Quel est l’objectif des organisations professionnelles vétérinaires ?

Aujourd’hui, les missions auxquelles peuvent répondre les vétérinaires dans la filière apicole ne sont pas assez nombreuses pour qu’ils y voient un débouché stable. Le retour sur investissement du temps passé à la formation n’est pas encore possible. Pourtant, nous devons anticiper et donner confiance aux acteurs de cette filière. L’objectif des organisations professionnelles vétérinaires est de proposer un réseau dense de l’ordre de 400 à 500 vétérinaires sur le territoire, c’est-à-dire trois à cinq par département. C’est une activité saisonnière qui peut très bien, par exemple, compléter celle des praticiens ruraux en allaitant : été pour la première, hiver pour la seconde.

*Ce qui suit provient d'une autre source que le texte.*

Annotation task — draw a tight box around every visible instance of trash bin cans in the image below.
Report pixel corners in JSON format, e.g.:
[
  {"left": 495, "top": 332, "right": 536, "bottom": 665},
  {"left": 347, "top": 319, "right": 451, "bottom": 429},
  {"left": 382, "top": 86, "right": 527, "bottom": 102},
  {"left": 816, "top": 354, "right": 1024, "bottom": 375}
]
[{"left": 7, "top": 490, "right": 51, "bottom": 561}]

Quel est l’enjeu pour les praticiens ?

Le rôle des vétérinaires dans la filière apicole a été mis en avant par notre confrère François Gerster (A 80), du Conseil général de l’alimentation, de l’agriculture et des espaces ruraux (CGAAER) : une structure indépendante sous la tutelle du ministère de l’Agriculture. Dans le plan de développement durable de l’apiculture (PDDA), présenté en février 2013 et destiné à « relever le défi d’une filière apicole française durable et compétitive à l’international », des thèmes ont été listés, qui encouragent à l’investissement et à la formation des vétérinaires en apiculture. Il nous pousse à avancer dans cette voie. Une sorte de soutien officiel. Les vétérinaires, peu à peu, reprennent pied dans cette filière. Nous devons nous y engager pleinement.